HOW TO COMPLETE THIS TASK | Please, from the entries below, transcribe exactly the lines that begin at the line with "London, in 1851, George" and end at the line with "boots, chipmunk, chipmunk_ears", without the pictures.

SOURCE MATERIAL |
BEGIN

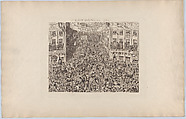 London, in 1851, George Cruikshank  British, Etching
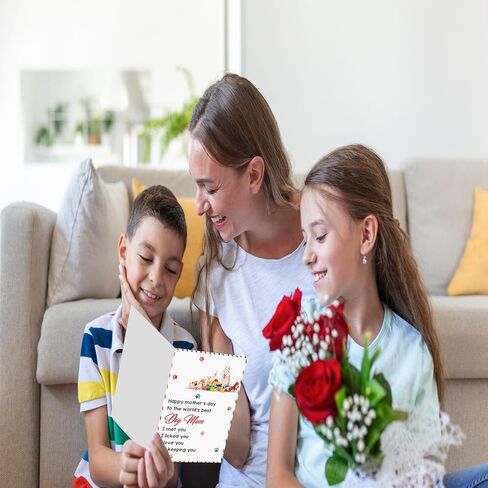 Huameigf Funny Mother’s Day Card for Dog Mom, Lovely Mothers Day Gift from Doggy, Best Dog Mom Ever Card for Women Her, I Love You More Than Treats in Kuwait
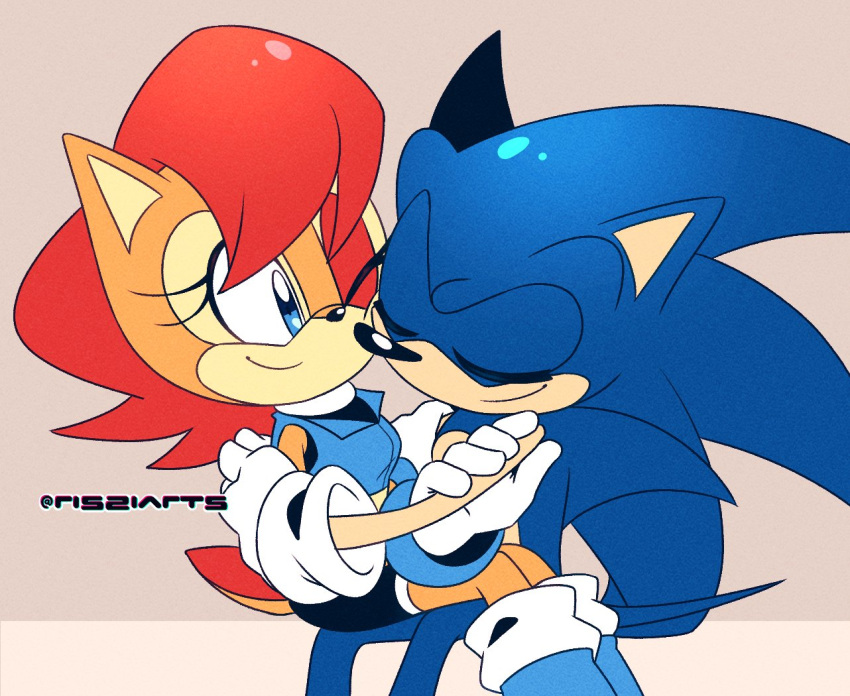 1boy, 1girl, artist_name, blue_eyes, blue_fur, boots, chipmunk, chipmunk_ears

END
BEGIN

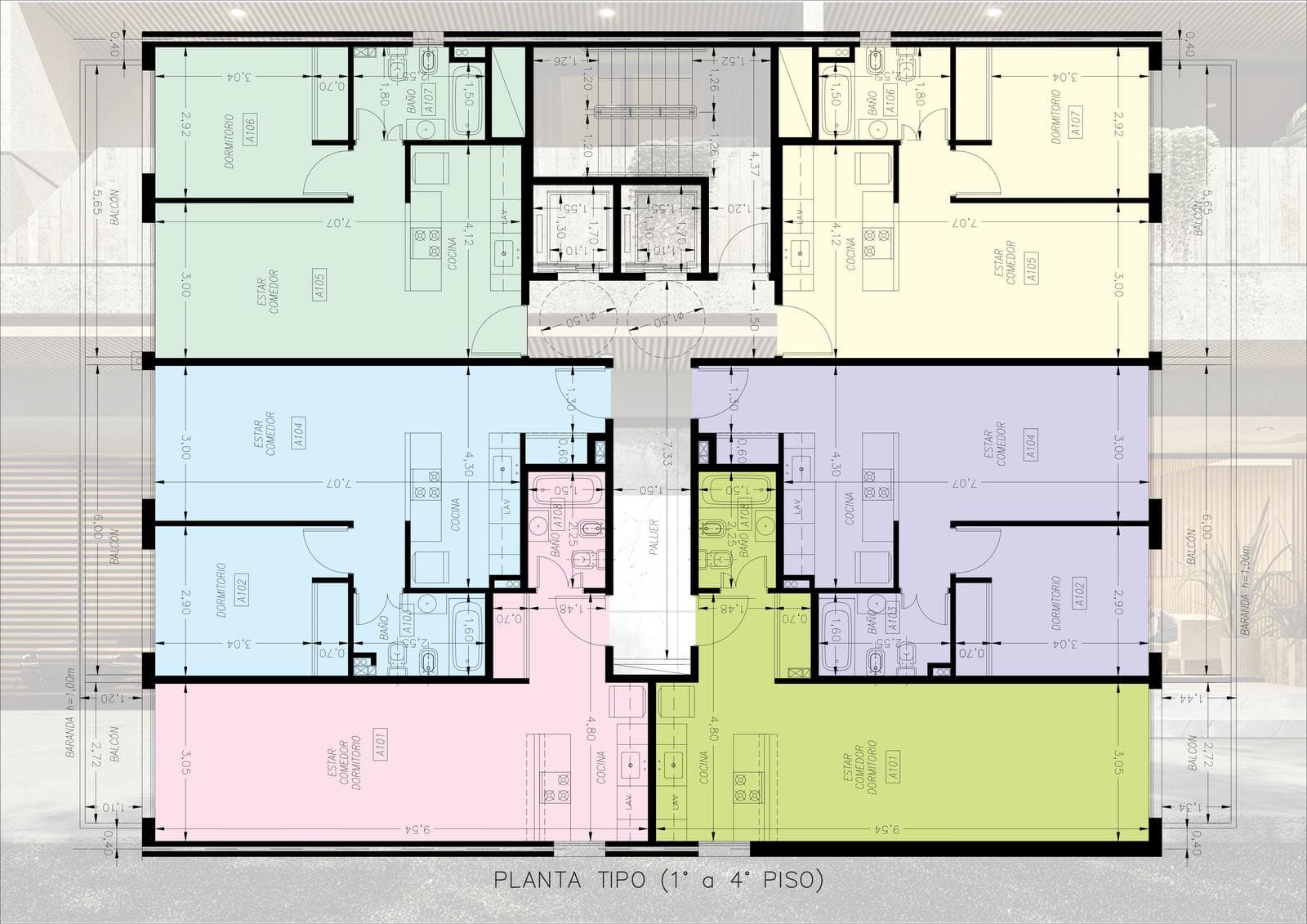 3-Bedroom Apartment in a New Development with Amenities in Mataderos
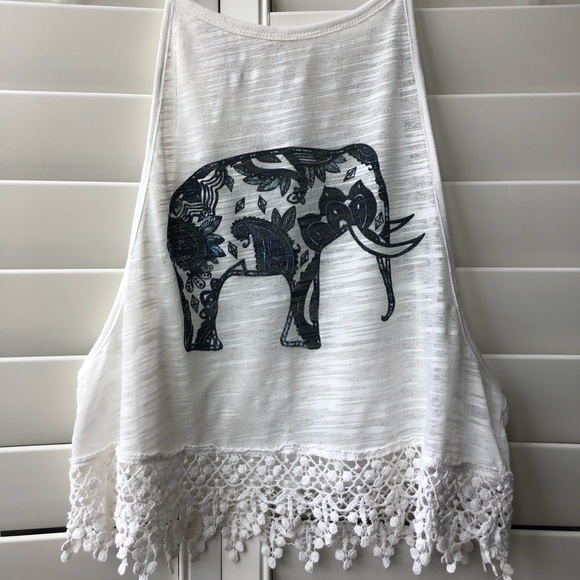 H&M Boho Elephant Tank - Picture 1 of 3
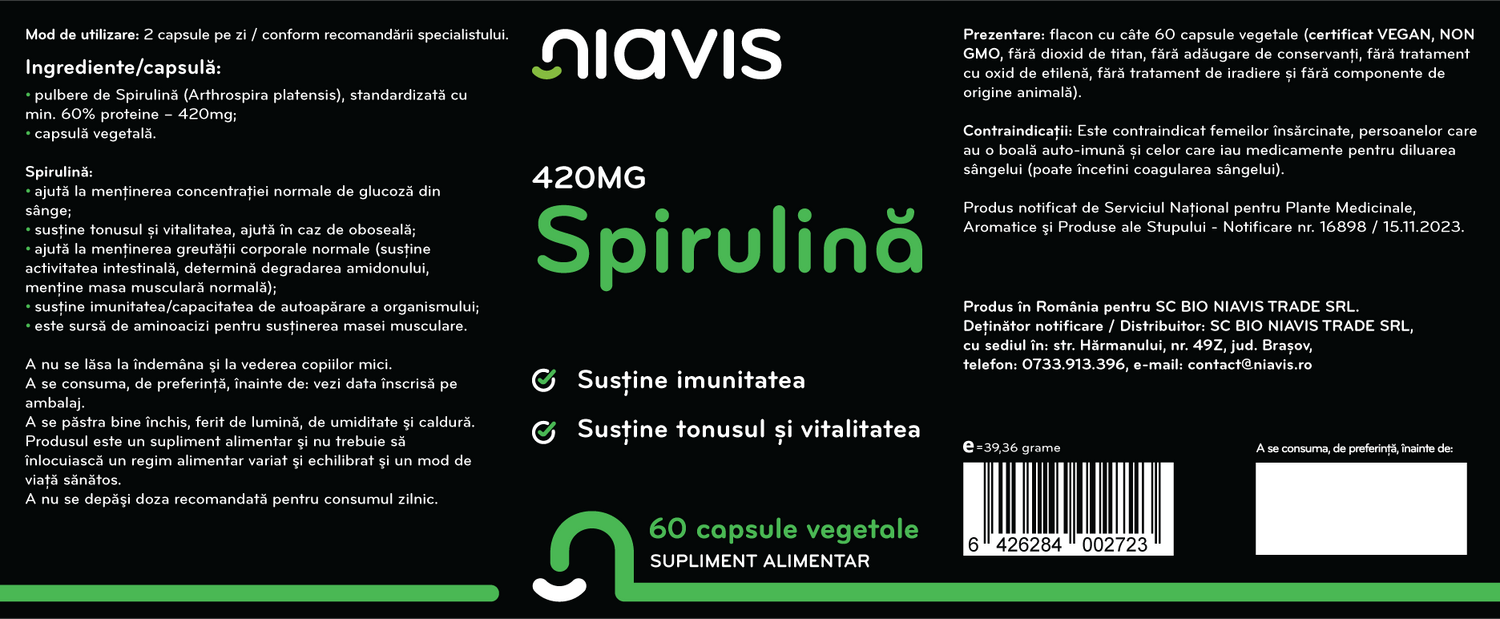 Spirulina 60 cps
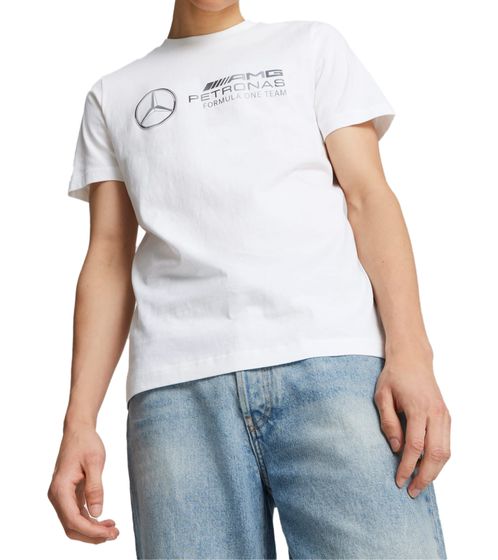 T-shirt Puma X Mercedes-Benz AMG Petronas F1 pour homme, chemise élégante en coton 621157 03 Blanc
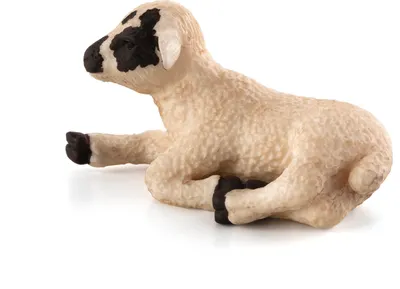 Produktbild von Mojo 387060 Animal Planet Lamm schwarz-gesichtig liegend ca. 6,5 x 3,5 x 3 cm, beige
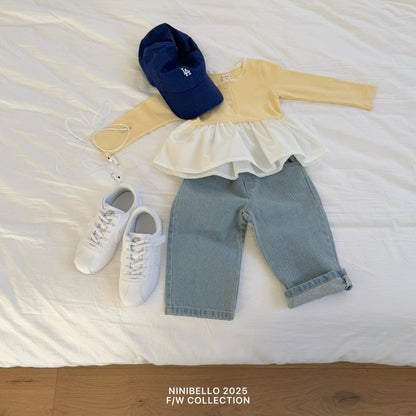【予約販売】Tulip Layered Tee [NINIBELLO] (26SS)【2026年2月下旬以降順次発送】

END
BEGIN

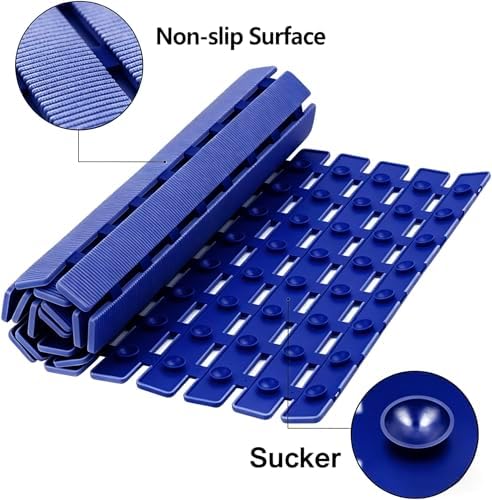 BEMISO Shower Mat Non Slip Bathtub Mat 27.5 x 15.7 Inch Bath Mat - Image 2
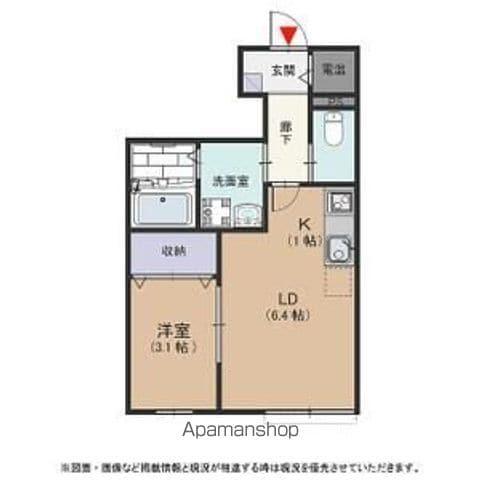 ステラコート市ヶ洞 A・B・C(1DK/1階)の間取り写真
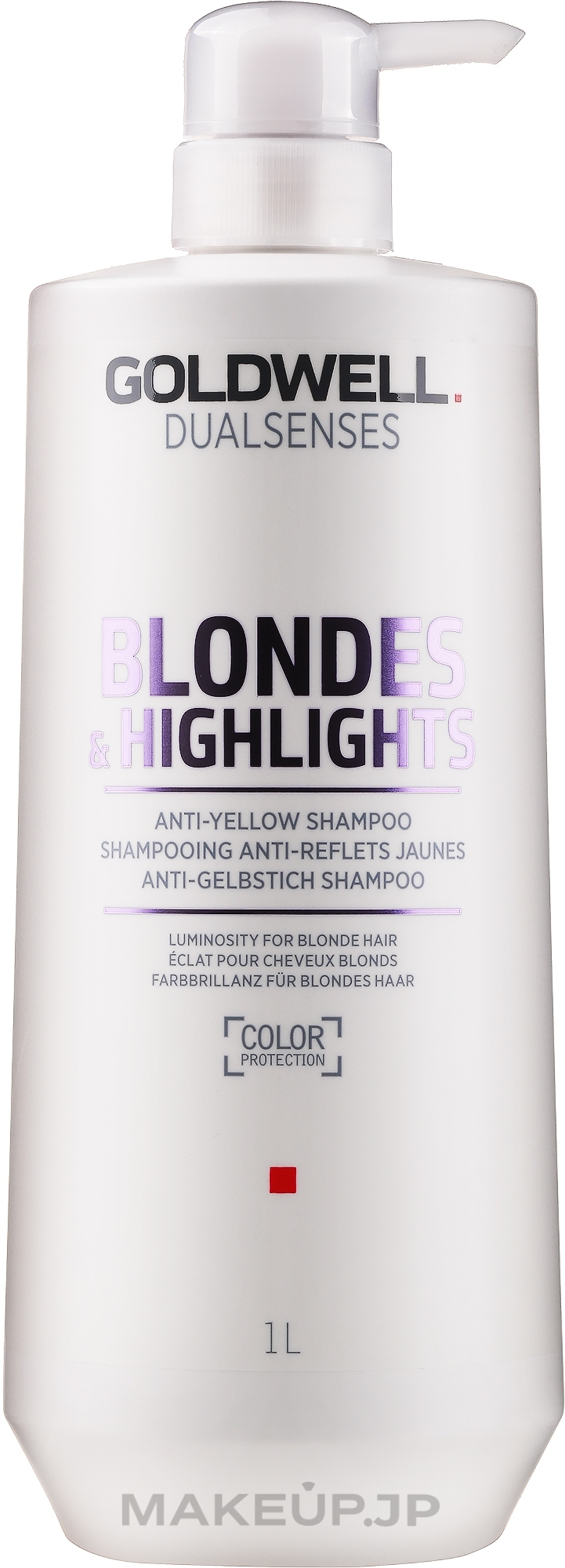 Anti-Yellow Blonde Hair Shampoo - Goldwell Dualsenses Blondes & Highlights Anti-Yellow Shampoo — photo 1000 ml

END

RESPONSE TO THE TASK |
 London, in 1851, George Cruikshank  British, Etching
 Huameigf Funny Mother’s Day Card for Dog Mom, Lovely Mothers Day Gift from Doggy, Best Dog Mom Ever Card for Women Her, I Love You More Than Treats in Kuwait
 1boy, 1girl, artist_name, blue_eyes, blue_fur, boots, chipmunk, chipmunk_ears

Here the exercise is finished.